Fundamentals of Inductor

Introduction

An inductor is an insulated or uncovered wire in the form of a coil, and it is a passive and two-terminal device. It stores energy in the form of a magnetic field. The wire wounded on a magnetic material forms an inductor. A constant current flowing through the inductor will create a magnetic field, and magnetic fields do not like to change. The inductor is a device that tries to prevent the change in the current flow. When the current flow is changing to time, the Inductor will generate a force and try to maintain the current flowing through it.

Hydraulic or Water analogy

The Paddlewheel or turbine shown in figure 1 has mass. The turbine will not rotate immediately after applying the inlet water flow from a pump. If the water is not flowing through the turbine, the pressure will develop nearby the inlet portion, and it gives force to rotate the turbine. The turbine starts moving and spins in proportion to the water flow rate. Now the pump is switched OFF, the water circulates in the pipe, and the turbine rotates continuously. If the water supply is from a sump and a closed circulating path does not exist, switching OFF the pump will reduce the flow rate slowly and makes it zero.

Figure 1. Water analogy for Inductor

Relating to the analogy, the inductor is a passive device, it has an impedance, and it requires a power supply to operate. Initially, the current flow through the inductor is zero. Now a Direct Current (DC) supply of 10V is connected to an inductor. The current will start flowing from source to inductor. The inductor gets a sudden change in current from 0 amps to some other value, it will oppose this change in current flow, and 10V develops across inductance.

The voltage developed across inductance will give a force. The force induces current flowing through the inductor, now voltage across the inductance will gradually reduce to 0V, and the current flow will become constant. So, the inductor will act as a wire for DC supply under steady-state conditions. Various types of inductors are shown in figure 2.

Figure 2.  Type of Inductors

The inductance of Inductor

The current (i) flow in an inductor introduces the magnetic field or flux density (Φ) around it. The increase or decrease in current through the inductor changes the magnetic field and produces an opposing electromotive force (emf). The emf will restrict the current flow. The Φ developed due to current I entirely depend on the shape of the circuit or inductance L

L = Φ/i

Φ = Li  ——- (1)

Differentiating equation (1)

dΦ/dt  = – L(di/dt)  = voltage across the inductance (e)  ——–(2)

Emf  = e = – NdΦ/dt  (Using Faraday’s and Lenz’s Laws) —– (3)

Where N= number of turns in the coil or inductor,

dΦ/dt = Rate of change of flux density,

The negative sign indicates that the Emf opposes the circulating current.

From equation (2) and (3),

The Inductance (L) and the number of turns in the inductor (N) has a direct relationship.
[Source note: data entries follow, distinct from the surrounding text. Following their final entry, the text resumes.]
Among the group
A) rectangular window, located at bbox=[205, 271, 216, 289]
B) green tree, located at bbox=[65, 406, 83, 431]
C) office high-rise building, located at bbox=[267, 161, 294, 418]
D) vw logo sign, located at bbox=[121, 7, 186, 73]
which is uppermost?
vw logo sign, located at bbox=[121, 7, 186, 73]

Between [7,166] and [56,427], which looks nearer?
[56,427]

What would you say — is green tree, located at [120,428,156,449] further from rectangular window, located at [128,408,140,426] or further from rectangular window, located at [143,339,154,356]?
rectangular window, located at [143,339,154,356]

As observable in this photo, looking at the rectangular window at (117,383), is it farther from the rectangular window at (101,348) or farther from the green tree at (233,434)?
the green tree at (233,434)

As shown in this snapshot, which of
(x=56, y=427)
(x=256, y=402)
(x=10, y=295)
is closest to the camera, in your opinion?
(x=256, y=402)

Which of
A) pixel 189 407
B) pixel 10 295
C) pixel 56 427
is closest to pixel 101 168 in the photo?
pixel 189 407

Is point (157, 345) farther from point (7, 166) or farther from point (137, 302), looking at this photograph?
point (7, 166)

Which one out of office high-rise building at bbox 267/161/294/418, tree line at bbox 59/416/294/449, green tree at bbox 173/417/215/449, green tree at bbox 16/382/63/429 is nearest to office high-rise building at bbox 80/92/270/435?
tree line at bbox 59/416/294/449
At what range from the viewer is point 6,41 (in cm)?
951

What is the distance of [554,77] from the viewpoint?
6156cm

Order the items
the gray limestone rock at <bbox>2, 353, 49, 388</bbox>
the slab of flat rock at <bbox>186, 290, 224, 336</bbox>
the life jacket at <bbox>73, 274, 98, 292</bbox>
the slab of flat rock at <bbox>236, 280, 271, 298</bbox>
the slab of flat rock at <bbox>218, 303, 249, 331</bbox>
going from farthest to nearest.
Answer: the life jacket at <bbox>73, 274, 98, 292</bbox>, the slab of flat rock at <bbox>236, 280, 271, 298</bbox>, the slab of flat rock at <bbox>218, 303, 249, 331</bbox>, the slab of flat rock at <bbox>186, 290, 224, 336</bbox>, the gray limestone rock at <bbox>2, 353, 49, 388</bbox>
The magnetomotive force (MMF) is directly proportional to the magnetic flux density (Φ). The proportionality constant is magnetic resistance or reluctance (Ɽ).

Ғ = mmf = ⱤΦ

The Ɽ and Φ  are proportional numbers turn in the coil and the current (I) respectively.

Ғ = ⱤΦ = NI

Φ = Ni/Ɽ ——- (4)

Differentiating the equation (4)

 dΦ/dt  = (N/ Ɽ) x (di/dt) – (N/ Ɽ)  x (dⱤ/dt)

Where reluctance Ɽ is approximately constant and the result of differentiating constant  is zero.
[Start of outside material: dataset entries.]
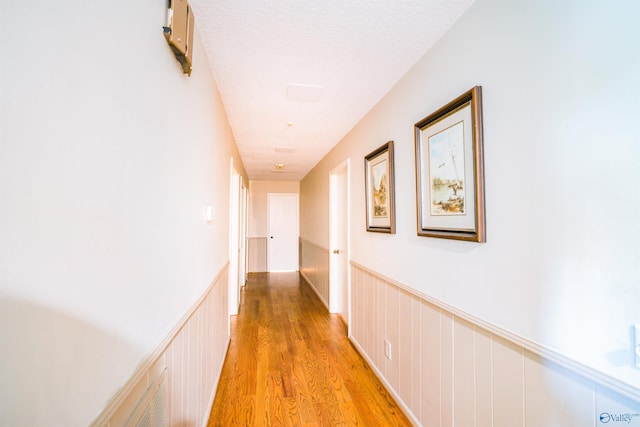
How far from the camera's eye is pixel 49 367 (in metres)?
0.48

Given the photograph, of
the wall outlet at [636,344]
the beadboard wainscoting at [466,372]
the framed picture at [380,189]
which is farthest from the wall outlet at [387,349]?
the wall outlet at [636,344]

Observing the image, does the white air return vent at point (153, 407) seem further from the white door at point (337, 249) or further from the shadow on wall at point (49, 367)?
the white door at point (337, 249)

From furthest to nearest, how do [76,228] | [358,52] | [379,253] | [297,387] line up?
[379,253] < [297,387] < [358,52] < [76,228]

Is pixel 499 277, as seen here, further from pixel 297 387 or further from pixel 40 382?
pixel 297 387

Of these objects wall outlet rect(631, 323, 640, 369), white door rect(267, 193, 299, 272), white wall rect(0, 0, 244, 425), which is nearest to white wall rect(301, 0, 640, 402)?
wall outlet rect(631, 323, 640, 369)

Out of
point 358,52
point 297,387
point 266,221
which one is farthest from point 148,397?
point 266,221

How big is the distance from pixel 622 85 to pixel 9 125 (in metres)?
1.38

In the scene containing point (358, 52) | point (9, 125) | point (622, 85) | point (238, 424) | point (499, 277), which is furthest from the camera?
point (238, 424)

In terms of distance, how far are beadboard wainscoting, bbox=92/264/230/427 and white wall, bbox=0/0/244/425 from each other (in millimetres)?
60

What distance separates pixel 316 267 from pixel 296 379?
2.58 meters

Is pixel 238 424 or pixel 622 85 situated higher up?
pixel 622 85

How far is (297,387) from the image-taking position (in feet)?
6.96

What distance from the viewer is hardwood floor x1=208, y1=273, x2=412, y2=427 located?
1798 millimetres

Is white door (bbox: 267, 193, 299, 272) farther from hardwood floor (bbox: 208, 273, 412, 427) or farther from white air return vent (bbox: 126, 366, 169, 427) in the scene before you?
white air return vent (bbox: 126, 366, 169, 427)
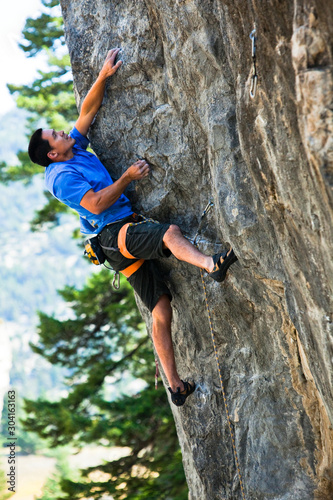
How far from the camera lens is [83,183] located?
4504 mm

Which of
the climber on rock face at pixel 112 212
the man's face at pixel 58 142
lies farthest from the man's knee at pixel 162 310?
the man's face at pixel 58 142

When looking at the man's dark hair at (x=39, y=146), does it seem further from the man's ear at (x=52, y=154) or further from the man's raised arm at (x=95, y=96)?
the man's raised arm at (x=95, y=96)

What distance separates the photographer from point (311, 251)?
121 inches

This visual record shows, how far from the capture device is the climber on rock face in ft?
14.4

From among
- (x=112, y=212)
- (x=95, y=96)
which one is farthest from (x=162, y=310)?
(x=95, y=96)

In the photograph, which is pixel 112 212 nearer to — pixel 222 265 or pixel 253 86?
pixel 222 265

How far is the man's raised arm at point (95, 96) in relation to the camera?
15.5 ft

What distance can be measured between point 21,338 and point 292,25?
330 ft

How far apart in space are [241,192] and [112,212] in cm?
128

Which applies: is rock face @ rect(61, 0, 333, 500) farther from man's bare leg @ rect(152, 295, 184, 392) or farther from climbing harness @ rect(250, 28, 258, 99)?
man's bare leg @ rect(152, 295, 184, 392)

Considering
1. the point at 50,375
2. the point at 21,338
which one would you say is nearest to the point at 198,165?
the point at 50,375

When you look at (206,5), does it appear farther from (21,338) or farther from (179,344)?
(21,338)

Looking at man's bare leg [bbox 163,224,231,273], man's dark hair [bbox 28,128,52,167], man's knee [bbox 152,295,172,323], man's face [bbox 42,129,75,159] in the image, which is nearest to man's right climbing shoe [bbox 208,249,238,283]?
man's bare leg [bbox 163,224,231,273]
dΦ/dt = (N/ Ɽ)x (di/dt)  ——- (5)

Substituting equation (5) in (3), and neglecting the negative sign,

Voltage across inductance = e = N2/ Ɽ x (di/dt).

Inductance = L = e/(di/dt) =  N2/ Ɽ  —— (6)

The inductive transducer measures a change in physical quantities in terms of change in inductance using the equation (6)

The energy in an Inductor

The inductor stores energy in the form of a magnetic field. The instantaneous power is calculated as P = v x i = exi = iL(di/dt)   from equation (6).

Pdt = iL(di)

The integration of power (P) with limits 0 to t seconds and 0 to i yields the stored energy.

W = Li2/2,  The current flowing through the inductor generates this energy.

The response of Inductor to AC and DC inputs:

DC input to Inductor

The voltage across inductor   e =L(di/dt), (From the equation (6)). Based on basic mathematics, differentiating a constant is zero. Constant current or Direct Current (DC) will not create a voltage across an inductor, the voltage across inductance is zero. The inductor acts as a short circuit for DC, and it offers zero impedance.

Alternating Current input to Inductor

Taking the Laplace transform of the voltage equation,

E = Ls xI.

The impedance = E/I = Ls —— (7)

Where the letter s is a complex number and  s = α + jω

Where α = Constant

ω = Frequency in radian.

The commonly known AC signal is sinusoidal, it does not have a stable state, and its real part or α is zero.

From equation (7)

The inductor impedance (Z) = Ljω —— (8)

In practice, the frequency in Hertz is used. The conversion factor from radian (ω) to frequency is ω =2πf, and substituting this in equation (8)

Z= jL2πf

The positive half cycle of the AC supply introduces current flows in one particular direction of the inductor. In the negative half cycle, the current will flow in the opposite direction. The inductor resists the change in current flow and develops a voltage across it.

 The voltage across the inductor is directly proportional to the rate of change of current or frequency. If the supply frequency is maximum, (a) the voltage across the inductor and impedance of the inductor will increase to a maximum value (from equation (8)), (b) current through the inductor is minimized. The inductor behaves like an open circuit for very high-frequency AC signals.

V= E =Ljω

Phase angle of signal   = tan-1[(Imaginary Part)/ (Real part)].

                                    = tan-1[Lω/0] = + 90o

In the inductor, when AC supply is applied,  voltage leads the current by 90o.

Mutual Inductance

Let there are two coils in proximity to each other. The application of the AC supply induces a current flow in the primary coil. The current flow will induce a magnetic field. The magnetic field lines slice the secondary coil and induce an emf proportional to the interacting magnetic field.  The primary coil current induces an emf in the secondary coil,  it is called mutual inductance (Figure 3).

Figure 3. Mutual Inductance

Conclusion

The inductor is one of the significant parts of human life. Most of the electrical appliances have an inductor like an electric fan, refrigerator, washing machine, and motor. The majority of electrical loads (motors and generators) used in industries are inductive loads. The transformers and power generators are using the coils. The basic knowledge about inductor is essential for every individual.